Now that she's come back, Chris Inglerod has been murdered—”
“You came back,” Jimmy said. “You're back just as much as she is.”
“But not for the first time,” Maris shot at him. “I've been back dozens of times before. I've been here to visit my parents. I've been here to visit friends. It's Betsy who took off and never wanted to set foot in this place again. Which is odd in and of itself, if you think about it. Who does that? Everybody comes home from college on vacations.”
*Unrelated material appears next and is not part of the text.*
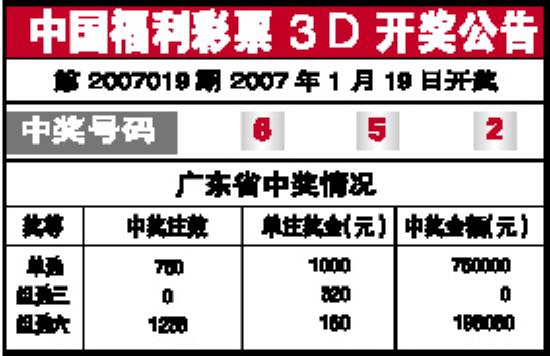中国福利彩票3D开奖公告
“You,” Jimmy Card said, “are such an unbelievable, unmitigated bitch.”
“Don't look at me. I'm not the one who's going to say this stuff. I'm not even the one who's going to think it. But everybody else will. And Betsy knows why Chris would be coming here. Chris was going to invite her to something, a party. I told Betsy all about it at lunch—”
“No,” Liz said. “What you said was—”
“And there's the simple fact that all this stuff is happening right in Betsy's garage,” Maris said, triumphant. “Swear your head off, it won't matter. This will be in every supermarket tabloid by the end of the week and there's not a damned thing you can do about it.”
“What about you?” Jimmy said. “How did you get here? You don't have a car.”
“Nancy Quayde dropped me off when she got finished with school. Betsy was already here when we got here. Ask Nancy. Ask Betsy.”
“I didn't realize it was Nancy in the car,” Liz said.
“She didn't want to come in.” Maris looked up over her head. The night was dark enough now so that they should be able to see stars in the sky, but somebody—probably Mark—had turned out the security lights over the garage and the back porch door, and they couldn't see anything but blackness. “You just don't get it,” Maris said. “She wasn't locked in an outhouse this time. She wasn't beating herself bloody just because of a few stupid garden snakes. She was right here right now and nobody else was.”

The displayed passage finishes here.